Objective:
Tally the lines in the records below that contain the string "scene", counting only matches in the same case, and state the number alone.

☆ ☆ ☆ ☆ ☆

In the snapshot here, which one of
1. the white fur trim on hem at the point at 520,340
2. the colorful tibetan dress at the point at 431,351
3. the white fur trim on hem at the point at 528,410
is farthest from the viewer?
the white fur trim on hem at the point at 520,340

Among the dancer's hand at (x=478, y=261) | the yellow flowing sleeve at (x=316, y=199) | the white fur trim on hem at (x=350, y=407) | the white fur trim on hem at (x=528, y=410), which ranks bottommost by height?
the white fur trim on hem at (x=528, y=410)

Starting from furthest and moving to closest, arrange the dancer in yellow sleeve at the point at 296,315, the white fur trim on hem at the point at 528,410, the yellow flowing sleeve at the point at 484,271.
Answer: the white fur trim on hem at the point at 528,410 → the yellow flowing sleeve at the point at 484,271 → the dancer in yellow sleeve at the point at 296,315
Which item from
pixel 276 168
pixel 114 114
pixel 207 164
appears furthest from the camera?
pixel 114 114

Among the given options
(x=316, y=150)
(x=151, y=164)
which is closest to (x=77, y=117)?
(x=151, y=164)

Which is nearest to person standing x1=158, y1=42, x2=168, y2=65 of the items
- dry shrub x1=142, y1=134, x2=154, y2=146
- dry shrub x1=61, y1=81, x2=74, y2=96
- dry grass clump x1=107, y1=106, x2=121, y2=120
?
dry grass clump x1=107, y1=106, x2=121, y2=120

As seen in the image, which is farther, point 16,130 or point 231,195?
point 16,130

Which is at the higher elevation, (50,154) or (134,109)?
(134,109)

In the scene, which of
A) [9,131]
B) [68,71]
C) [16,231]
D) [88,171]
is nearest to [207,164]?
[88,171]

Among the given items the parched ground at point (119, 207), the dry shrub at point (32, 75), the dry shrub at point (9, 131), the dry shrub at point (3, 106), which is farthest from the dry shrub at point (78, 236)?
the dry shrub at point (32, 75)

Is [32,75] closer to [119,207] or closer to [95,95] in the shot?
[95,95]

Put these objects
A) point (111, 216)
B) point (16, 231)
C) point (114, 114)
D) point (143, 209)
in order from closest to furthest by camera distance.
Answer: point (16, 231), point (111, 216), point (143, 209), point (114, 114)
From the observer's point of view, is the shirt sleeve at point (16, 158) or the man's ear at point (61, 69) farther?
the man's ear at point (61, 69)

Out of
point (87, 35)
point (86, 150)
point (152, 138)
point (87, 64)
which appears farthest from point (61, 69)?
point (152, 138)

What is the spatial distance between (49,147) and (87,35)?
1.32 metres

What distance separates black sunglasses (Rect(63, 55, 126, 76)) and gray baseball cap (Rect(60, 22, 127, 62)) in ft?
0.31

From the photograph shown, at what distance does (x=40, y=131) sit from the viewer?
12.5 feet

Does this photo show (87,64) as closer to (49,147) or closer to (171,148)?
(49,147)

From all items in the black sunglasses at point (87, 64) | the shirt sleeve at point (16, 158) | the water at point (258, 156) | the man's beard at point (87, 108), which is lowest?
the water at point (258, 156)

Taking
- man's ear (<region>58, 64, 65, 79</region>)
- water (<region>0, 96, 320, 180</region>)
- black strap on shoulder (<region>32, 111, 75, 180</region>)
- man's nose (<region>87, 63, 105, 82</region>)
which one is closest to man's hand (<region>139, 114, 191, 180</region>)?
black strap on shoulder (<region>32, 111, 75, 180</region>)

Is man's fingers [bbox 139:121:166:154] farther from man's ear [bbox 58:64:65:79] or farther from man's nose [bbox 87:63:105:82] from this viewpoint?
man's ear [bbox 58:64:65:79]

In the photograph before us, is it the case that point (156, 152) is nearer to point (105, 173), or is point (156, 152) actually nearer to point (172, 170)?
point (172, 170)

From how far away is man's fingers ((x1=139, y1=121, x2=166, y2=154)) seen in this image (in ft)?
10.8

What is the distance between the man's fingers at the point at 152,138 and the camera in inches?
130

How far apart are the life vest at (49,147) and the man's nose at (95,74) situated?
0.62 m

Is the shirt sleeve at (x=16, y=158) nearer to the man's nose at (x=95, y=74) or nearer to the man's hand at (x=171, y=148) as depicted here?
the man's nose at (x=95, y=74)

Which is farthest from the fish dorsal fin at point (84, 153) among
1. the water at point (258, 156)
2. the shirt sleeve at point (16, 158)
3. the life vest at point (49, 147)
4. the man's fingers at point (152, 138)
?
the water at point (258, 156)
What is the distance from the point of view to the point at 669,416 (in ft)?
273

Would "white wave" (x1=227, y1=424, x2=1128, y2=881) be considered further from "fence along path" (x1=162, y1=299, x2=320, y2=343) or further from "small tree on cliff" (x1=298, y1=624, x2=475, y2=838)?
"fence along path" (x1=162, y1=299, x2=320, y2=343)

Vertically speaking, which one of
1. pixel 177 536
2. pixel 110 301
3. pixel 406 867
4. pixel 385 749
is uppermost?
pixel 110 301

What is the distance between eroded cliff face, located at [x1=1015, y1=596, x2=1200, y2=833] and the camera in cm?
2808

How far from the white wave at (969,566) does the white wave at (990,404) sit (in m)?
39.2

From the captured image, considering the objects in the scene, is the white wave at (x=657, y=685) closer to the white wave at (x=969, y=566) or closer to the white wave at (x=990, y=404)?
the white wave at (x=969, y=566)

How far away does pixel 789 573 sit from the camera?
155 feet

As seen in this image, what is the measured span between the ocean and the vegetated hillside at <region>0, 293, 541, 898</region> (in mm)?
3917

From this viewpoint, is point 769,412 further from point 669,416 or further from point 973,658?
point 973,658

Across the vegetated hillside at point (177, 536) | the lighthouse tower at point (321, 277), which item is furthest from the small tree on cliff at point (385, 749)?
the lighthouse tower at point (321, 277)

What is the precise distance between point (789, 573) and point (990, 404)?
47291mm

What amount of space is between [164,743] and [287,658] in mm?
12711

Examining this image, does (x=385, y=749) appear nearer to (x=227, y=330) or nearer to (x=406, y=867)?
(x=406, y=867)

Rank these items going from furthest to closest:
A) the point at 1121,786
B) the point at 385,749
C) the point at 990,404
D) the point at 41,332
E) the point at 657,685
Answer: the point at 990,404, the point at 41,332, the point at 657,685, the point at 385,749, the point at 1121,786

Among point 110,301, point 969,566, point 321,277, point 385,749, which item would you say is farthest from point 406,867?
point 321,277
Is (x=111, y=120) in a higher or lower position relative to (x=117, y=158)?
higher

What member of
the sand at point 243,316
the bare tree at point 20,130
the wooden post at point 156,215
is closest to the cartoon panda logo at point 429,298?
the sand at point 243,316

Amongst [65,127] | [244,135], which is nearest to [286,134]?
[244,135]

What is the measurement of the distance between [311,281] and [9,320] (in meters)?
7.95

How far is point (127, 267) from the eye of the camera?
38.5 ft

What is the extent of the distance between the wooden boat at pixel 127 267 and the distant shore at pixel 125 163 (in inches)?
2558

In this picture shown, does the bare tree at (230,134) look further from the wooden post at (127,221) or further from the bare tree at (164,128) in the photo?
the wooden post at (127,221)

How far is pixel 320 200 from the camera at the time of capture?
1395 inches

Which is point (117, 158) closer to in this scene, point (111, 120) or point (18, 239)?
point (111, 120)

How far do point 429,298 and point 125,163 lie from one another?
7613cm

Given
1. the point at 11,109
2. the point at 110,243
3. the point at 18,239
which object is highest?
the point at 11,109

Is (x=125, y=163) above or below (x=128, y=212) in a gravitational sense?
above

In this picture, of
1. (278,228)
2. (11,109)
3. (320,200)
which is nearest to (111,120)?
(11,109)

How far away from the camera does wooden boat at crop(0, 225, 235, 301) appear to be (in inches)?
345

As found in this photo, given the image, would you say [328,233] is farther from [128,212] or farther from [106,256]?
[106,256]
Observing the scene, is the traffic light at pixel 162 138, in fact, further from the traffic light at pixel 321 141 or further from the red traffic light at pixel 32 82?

☆ ☆ ☆ ☆ ☆

Solved exercise:
4